Task prompt: Please rewrite everything from the line containing "Is the kitten's" down to the line containing "2.27 meters", switching "camera" to "lens" and changing nothing else. Return only those lines.

Data in this exercise:
.....
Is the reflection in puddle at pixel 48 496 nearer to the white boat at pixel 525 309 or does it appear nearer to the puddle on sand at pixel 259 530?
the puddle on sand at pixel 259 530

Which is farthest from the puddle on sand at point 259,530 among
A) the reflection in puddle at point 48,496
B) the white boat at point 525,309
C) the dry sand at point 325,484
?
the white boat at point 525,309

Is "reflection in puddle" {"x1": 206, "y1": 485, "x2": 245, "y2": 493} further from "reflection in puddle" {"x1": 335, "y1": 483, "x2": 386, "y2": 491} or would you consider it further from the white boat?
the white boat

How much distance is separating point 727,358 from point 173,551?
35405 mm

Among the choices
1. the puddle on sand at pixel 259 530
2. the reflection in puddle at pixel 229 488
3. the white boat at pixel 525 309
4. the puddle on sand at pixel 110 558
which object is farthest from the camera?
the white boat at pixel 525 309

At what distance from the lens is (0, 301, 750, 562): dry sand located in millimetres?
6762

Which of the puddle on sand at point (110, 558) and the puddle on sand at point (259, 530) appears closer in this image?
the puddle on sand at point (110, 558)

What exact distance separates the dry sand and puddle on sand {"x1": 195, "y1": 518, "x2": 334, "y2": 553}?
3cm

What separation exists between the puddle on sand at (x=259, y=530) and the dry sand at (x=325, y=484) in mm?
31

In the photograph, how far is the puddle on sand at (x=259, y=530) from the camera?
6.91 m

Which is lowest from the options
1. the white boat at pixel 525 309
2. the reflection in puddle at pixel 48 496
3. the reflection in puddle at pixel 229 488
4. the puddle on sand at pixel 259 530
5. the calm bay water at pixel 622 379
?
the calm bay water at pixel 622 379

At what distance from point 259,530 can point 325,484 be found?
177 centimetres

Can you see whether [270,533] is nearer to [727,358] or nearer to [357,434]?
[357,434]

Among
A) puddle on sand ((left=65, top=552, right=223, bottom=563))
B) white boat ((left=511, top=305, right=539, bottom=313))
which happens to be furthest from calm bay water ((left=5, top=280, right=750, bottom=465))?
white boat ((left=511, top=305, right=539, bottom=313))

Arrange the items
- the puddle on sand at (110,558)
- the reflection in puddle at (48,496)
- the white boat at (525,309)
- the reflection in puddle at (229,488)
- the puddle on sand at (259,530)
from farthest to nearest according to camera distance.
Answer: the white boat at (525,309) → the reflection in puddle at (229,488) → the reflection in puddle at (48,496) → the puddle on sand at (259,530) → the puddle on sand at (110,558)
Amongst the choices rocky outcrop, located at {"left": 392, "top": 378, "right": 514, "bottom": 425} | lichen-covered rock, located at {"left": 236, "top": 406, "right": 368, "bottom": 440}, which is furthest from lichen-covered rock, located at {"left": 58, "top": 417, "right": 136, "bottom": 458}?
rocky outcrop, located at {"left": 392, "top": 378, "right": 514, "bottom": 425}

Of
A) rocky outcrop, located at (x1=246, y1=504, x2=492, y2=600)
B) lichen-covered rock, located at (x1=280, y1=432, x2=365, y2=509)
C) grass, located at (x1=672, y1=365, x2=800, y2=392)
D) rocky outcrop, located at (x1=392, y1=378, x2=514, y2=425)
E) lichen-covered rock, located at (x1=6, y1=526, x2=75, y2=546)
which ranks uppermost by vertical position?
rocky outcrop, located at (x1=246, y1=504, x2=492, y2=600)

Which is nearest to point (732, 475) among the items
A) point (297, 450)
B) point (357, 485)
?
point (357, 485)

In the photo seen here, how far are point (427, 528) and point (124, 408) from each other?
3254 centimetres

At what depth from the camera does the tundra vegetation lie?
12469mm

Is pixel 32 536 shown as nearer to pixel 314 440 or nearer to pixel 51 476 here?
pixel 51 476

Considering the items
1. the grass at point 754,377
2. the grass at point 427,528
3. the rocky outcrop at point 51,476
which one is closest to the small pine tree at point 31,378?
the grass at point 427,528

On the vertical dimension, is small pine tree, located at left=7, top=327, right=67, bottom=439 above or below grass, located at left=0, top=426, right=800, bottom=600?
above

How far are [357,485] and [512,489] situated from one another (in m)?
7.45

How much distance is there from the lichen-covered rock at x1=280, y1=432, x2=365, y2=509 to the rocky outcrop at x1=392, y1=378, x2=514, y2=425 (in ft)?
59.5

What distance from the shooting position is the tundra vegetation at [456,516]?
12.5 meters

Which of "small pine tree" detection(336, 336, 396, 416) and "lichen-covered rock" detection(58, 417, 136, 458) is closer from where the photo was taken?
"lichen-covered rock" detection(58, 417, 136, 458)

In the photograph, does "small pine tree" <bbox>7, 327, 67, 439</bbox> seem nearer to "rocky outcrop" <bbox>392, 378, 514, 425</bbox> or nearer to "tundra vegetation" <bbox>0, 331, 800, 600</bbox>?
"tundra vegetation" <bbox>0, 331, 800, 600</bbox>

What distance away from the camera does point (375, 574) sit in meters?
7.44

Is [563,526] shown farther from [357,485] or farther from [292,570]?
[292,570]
.....
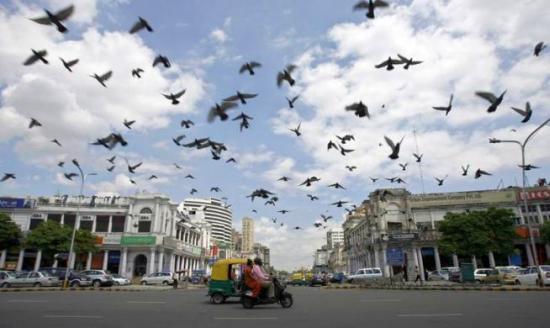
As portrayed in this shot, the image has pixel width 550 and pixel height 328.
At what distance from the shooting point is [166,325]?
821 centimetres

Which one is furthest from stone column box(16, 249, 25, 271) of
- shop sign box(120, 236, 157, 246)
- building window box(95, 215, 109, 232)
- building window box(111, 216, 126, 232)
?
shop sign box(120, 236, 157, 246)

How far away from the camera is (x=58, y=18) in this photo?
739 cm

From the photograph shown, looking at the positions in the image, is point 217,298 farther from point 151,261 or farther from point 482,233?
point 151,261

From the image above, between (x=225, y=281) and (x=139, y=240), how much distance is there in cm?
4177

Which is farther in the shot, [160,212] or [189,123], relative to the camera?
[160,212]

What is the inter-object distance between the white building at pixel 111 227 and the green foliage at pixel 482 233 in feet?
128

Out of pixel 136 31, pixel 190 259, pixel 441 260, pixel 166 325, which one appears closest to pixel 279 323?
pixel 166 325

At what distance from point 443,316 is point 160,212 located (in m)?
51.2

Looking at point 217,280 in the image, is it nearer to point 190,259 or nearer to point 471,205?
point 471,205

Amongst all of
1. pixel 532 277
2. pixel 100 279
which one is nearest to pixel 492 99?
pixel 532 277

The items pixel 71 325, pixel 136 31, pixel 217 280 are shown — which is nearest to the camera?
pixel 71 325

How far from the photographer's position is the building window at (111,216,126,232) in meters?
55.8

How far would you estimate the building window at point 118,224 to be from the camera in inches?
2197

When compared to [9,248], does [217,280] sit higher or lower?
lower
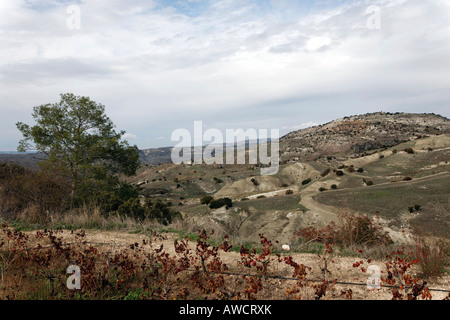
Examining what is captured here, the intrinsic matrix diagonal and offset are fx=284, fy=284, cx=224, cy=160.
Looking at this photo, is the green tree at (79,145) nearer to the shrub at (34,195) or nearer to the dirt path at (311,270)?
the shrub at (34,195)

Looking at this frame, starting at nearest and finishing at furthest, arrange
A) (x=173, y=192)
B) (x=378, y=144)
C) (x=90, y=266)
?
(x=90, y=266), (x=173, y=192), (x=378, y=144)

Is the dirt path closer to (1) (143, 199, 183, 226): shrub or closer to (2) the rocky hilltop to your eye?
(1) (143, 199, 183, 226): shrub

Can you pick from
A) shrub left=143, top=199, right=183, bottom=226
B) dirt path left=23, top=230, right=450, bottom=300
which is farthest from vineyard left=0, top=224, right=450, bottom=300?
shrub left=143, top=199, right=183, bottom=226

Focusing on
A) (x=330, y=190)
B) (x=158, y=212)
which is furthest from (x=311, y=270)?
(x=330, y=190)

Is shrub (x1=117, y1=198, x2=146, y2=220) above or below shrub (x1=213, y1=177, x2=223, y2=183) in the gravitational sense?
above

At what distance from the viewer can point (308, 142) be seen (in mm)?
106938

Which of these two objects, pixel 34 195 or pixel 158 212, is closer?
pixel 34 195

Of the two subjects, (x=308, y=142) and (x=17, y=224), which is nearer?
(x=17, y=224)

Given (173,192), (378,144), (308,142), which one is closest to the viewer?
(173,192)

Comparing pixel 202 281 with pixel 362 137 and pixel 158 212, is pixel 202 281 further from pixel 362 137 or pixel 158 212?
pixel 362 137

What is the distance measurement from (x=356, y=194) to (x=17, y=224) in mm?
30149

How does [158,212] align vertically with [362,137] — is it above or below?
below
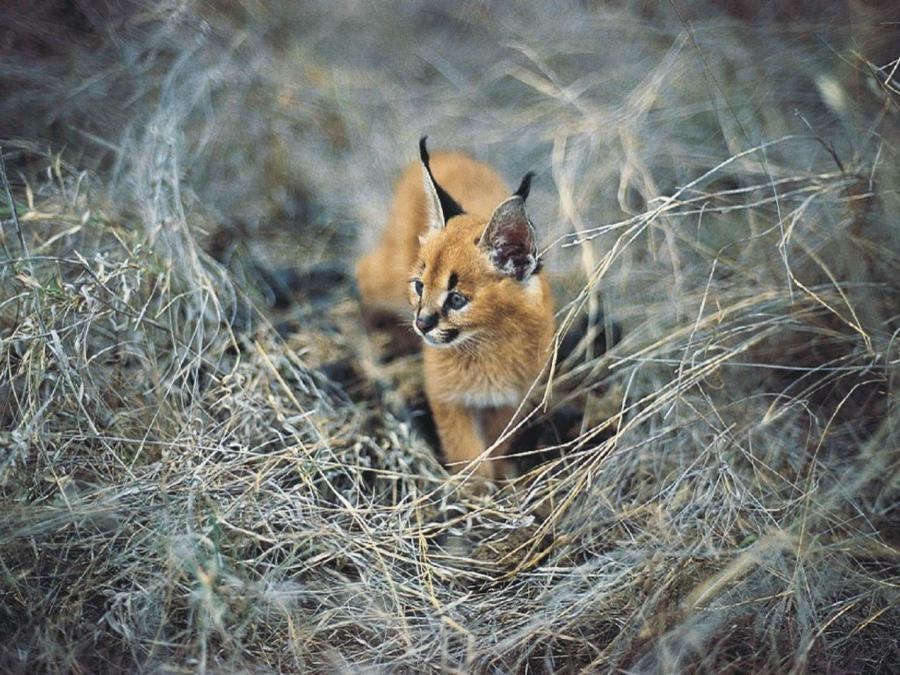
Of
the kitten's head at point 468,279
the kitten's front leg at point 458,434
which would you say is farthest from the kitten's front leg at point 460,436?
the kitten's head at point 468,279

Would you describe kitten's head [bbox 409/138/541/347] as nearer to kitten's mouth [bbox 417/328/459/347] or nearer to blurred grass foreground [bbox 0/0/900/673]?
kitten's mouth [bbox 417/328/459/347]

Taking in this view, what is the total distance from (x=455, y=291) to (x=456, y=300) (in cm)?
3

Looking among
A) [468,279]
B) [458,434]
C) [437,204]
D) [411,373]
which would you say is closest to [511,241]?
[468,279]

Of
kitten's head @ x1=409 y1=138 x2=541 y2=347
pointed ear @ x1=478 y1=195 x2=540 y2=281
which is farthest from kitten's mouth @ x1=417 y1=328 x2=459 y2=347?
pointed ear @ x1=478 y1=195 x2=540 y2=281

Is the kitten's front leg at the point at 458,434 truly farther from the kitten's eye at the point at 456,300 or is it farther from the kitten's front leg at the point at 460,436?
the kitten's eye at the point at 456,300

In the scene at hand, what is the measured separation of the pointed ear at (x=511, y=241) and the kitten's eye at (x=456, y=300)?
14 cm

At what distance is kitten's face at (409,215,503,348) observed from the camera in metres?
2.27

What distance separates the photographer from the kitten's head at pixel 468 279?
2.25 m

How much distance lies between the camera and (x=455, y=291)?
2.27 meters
.....
Complete response:
Is the kitten's front leg at the point at 458,434 truly farther from the kitten's eye at the point at 456,300 or is it farther from the kitten's front leg at the point at 460,436?
the kitten's eye at the point at 456,300

In the scene at hand, what is the measured separation of the pointed ear at (x=511, y=241) and the kitten's eye at (x=456, y=300)?
14 cm

At what distance is kitten's face at (409,215,503,348) observed from the lens in metres?
2.27

What distance separates the photographer from the kitten's head at pixel 468 279?
2.25 m

How much distance lies between the lens and (x=455, y=291)?
2.27 meters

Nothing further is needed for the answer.